Les villes abandonnées interviennent pratiquement toujours dans un récit d’anticipation : s’y étale le paysage de l’après, donnant un ancrage à ce moment que, par nature, nous ne pouvons pas vivre. La grande disruption à laquelle les cinéphiles ont pu être soumis est donc celle-ci : l’impression non seulement de revivre un film, mais un film détaché du présent, inscrit dans un futur où les jeux sont définitivement faits. S’impose l’image de ce que le cinéma a présenté tant de fois comme un avenir : la fin du présent, l’abolition de toute présence.

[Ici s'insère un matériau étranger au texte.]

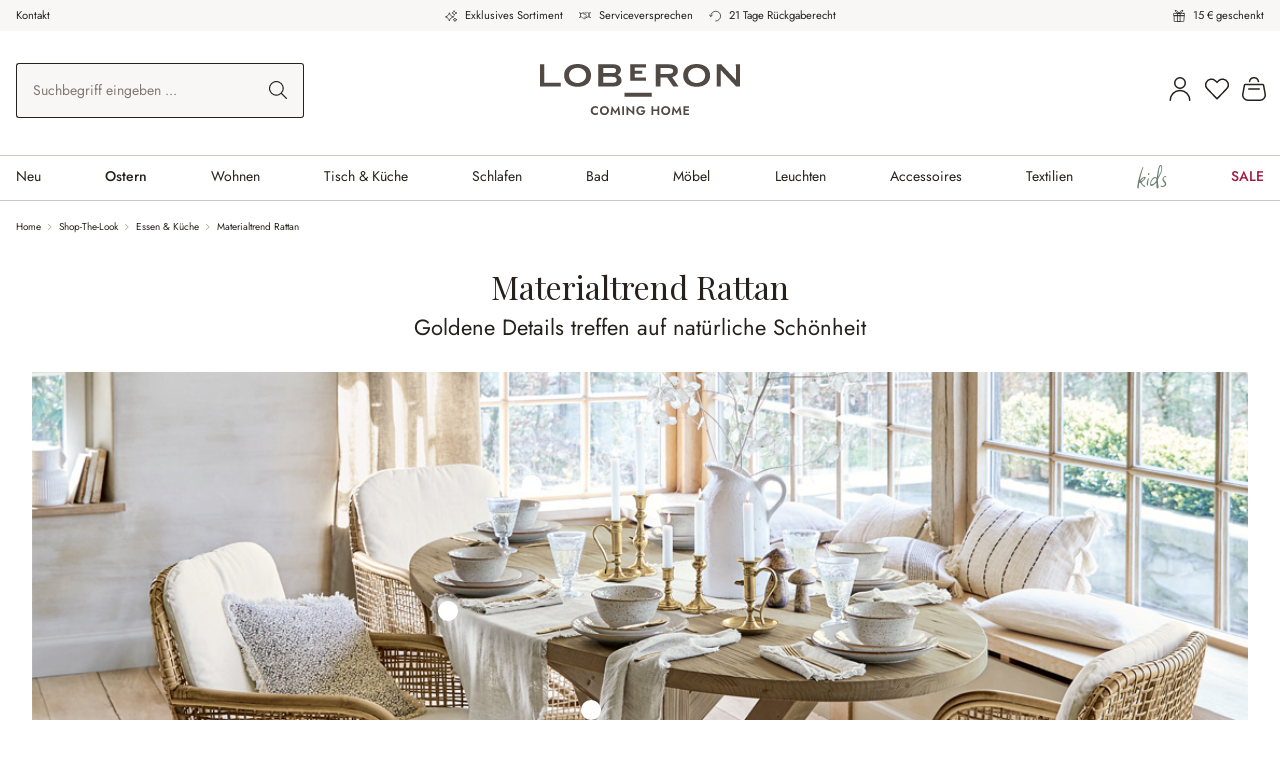

--- FILE ---
content_type: text/javascript
request_url: https://www.loberon.de/theme/e39568aa16804ec6827a6e2fc586fa13/js/loberon-theme/interactive-hotspots.plugin.ts.797e68.js
body_size: 1470
content:
"use strict";(self.webpackChunk=self.webpackChunk||[]).push([["interactive-hotspots.plugin.ts"],{594:(t,e,o)=>{o.r(e),o.d(e,{default:()=>n});var s=o(4049),i=o(9610);class n extends window.PluginBaseClass{init(){this.initElements(),this.initPositionsAndEvents(),this.initResizeUpdatePointModalPosition(),this.initCloseIntersectionObserver()}initElements(){this.containerPoints=s.Z.querySelectorAll(this.el,this.options.containerPointSelector,!1)||[]}initPositionsAndEvents(){this.containerPoints.forEach(t=>{t.style.display="block",this.updatePointPosition(t),t.addEventListener("mouseenter",()=>this.openPopover(t)),t.addEventListener("mouseleave",()=>this.closePopover(t));let e=s.Z.querySelector(t,this.options.modalSelector);e&&this.updatePointModalPosition(e,t)})}initCloseIntersectionObserver(){if(!this.containerPoints.length)return;let t=new IntersectionObserver(t=>{t.forEach(t=>{!1===t.isIntersecting&&this.closePopover(t.target)})});this.containerPoints.forEach(e=>{t.observe(e)})}initResizeUpdatePointModalPosition(){this.containerPoints.length&&window.addEventListener("resize",i.Z.debounce(()=>{this.containerPoints.forEach(t=>{let e=s.Z.querySelector(t,this.options.modalSelector);e&&this.updatePointModalPosition(e,t)})},100))}closePopover(t){t.classList.remove(this.options.hoveredClass)}openPopover(t){t.classList.add(this.options.hoveredClass)}updatePointPosition(t){let e=s.Z.querySelector(t,this.options.pointSelector),o=t.dataset.xproc,i=t.dataset.yproc,n=t.offsetHeight,r=t.offsetWidth;t.style.left="calc(".concat(o,"% - ").concat(r/2,"px)"),t.style.top="calc(".concat(i,"% - ").concat(n/2,"px)"),e.style.left="calc(".concat(o,"% - ").concat(r/2,"px)"),e.style.top="calc(".concat(i,"% - ").concat(n/2,"px)")}updatePointModalPosition(t,e){let o=t.getBoundingClientRect(),s=window.innerWidth,i=e.dataset.xproc,n=e.dataset.yproc;t.classList.toggle(this.options.leftClass,50<i),t.classList.toggle(this.options.rightClass,i<50),t.classList.toggle(this.options.topClass,50<n),t.classList.toggle(this.options.bottomClass,n<50),o.left<0?(t.classList.remove(this.options.leftClass),t.classList.add(this.options.rightClass)):o.right>s&&(t.classList.remove(this.options.rightClass),t.classList.add(this.options.leftClass))}constructor(...t){super(...t),this.containerPoints=[]}}n.options={bottomClass:"bottom",containerPointSelector:".container-point",hoveredClass:"hovered",leftClass:"left",modalSelector:".point-modal",pointSelector:".point",rightClass:"right",topClass:"top"}},4049:(t,e,o)=>{o.d(e,{Z:()=>i});var s=o(5140);class i{static isNode(t){return"object"==typeof t&&null!==t&&(t===document||t===window||t instanceof Node)}static hasAttribute(t,e){if(!i.isNode(t))throw Error("The element must be a valid HTML Node!");return"function"==typeof t.hasAttribute&&t.hasAttribute(e)}static getAttribute(t,e){let o=!(arguments.length>2)||void 0===arguments[2]||arguments[2];if(o&&!1===i.hasAttribute(t,e))throw Error('The required property "'.concat(e,'" does not exist!'));if("function"!=typeof t.getAttribute){if(o)throw Error("This node doesn't support the getAttribute function!");return}return t.getAttribute(e)}static getDataAttribute(t,e){let o=!(arguments.length>2)||void 0===arguments[2]||arguments[2],n=e.replace(/^data(|-)/,""),r=s.Z.toLowerCamelCase(n,"-");if(!i.isNode(t)){if(o)throw Error("The passed node is not a valid HTML Node!");return}if(void 0===t.dataset){if(o)throw Error("This node doesn't support the dataset attribute!");return}let a=t.dataset[r];if(void 0===a){if(o)throw Error('The required data attribute "'.concat(e,'" does not exist on ').concat(t,"!"));return a}return s.Z.parsePrimitive(a)}static querySelector(t,e){let o=!(arguments.length>2)||void 0===arguments[2]||arguments[2];if(o&&!i.isNode(t))throw Error("The parent node is not a valid HTML Node!");let s=t.querySelector(e)||!1;if(o&&!1===s)throw Error('The required element "'.concat(e,'" does not exist in parent node!'));return s}static querySelectorAll(t,e){let o=!(arguments.length>2)||void 0===arguments[2]||arguments[2];if(o&&!i.isNode(t))throw Error("The parent node is not a valid HTML Node!");let s=t.querySelectorAll(e);if(0===s.length&&(s=!1),o&&!1===s)throw Error('At least one item of "'.concat(e,'" must exist in parent node!'));return s}static getFocusableElements(){let t=arguments.length>0&&void 0!==arguments[0]?arguments[0]:document.body;return t.querySelectorAll('\n            input:not([tabindex^="-"]):not([disabled]):not([type="hidden"]),\n            select:not([tabindex^="-"]):not([disabled]),\n            textarea:not([tabindex^="-"]):not([disabled]),\n            button:not([tabindex^="-"]):not([disabled]),\n            a[href]:not([tabindex^="-"]):not([disabled]),\n            [tabindex]:not([tabindex^="-"]):not([disabled])\n        ')}static getFirstFocusableElement(){let t=arguments.length>0&&void 0!==arguments[0]?arguments[0]:document.body;return this.getFocusableElements(t)[0]}static getLastFocusableElement(){let t=arguments.length>0&&void 0!==arguments[0]?arguments[0]:document,e=this.getFocusableElements(t);return e[e.length-1]}}},5140:(t,e,o)=>{o.d(e,{Z:()=>s});class s{static ucFirst(t){return t.charAt(0).toUpperCase()+t.slice(1)}static lcFirst(t){return t.charAt(0).toLowerCase()+t.slice(1)}static toDashCase(t){return t.replace(/([A-Z])/g,"-$1").replace(/^-/,"").toLowerCase()}static toLowerCamelCase(t,e){let o=s.toUpperCamelCase(t,e);return s.lcFirst(o)}static toUpperCamelCase(t,e){return e?t.split(e).map(t=>s.ucFirst(t.toLowerCase())).join(""):s.ucFirst(t.toLowerCase())}static parsePrimitive(t){try{return/^\d+(.|,)\d+$/.test(t)&&(t=t.replace(",",".")),JSON.parse(t)}catch(e){return t.toString()}}}}}]);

Si une grande partie de la population mondiale a été projetée dans un futur -cataclysmique, les autorités politiques, elles, entreprennent d’innombrables voyages dans le passé. On ne détaillera pas ici la faillite de certains gouvernements face à la crise. L’Angleterre, les États-Unis et la France n’ont brillé ni par leurs actions ni par leurs paroles. La saga des masques, sans réduire la crise à ce seul aspect, a du moins le mérite d’en être l’épisode le plus significatif. Dissimulation (« On a suffisamment de masques »), mensonges (« Ça ne sert à rien ») et mauvaise foi (« C’est très compliqué de s’en servir ») ont égrené les premiers moments de la pandémie. Et puis, bien plus tard, le masque s’est avéré nécessaire (un masque « grand public », mais tout de même), et les politiques d’en promettre très vite pour tout le monde et de souligner combien ils avaient défendu cette nécessité depuis le début. La blague fonctionne aussi avec des tests ou avec des lits de réanimation. Si bien qu’au fil des décisions incohérentes d’un gouvernement démissionnaire, plus occupé à soigner sa communication frappadingue qu’à élaborer une politique, il s’est avéré que la gestion de la crise n’était qu’une gestion de la pénurie. Ainsi, le pouvoir offrait l’image d’une disruption permanente entre les faits et la façon dont il les (ré)interprétait.

Ces discours révisionnistes, Emmanuel Macron en donnait l’expression synthétique en affirmant qu’« on se souviendra de ceux qui n’ont pas été à la hauteur »1. En un tour de rhétorique qui se fait aussi passe-passe, le président se mettait du même coup du côté de ceux qui, dans le passé, ont été à la hauteur, et qui, dans le futur, jugeront les autres. En brouillant les cartes du temps, Emmanuel Macron rejoue le Marty McFly de RETOUR VERS LE FUTUR (Robert Zemeckis, 1985) et construit une réalité parallèle à la nôtre.

À la différence que Marty McFly, lui, est un héros.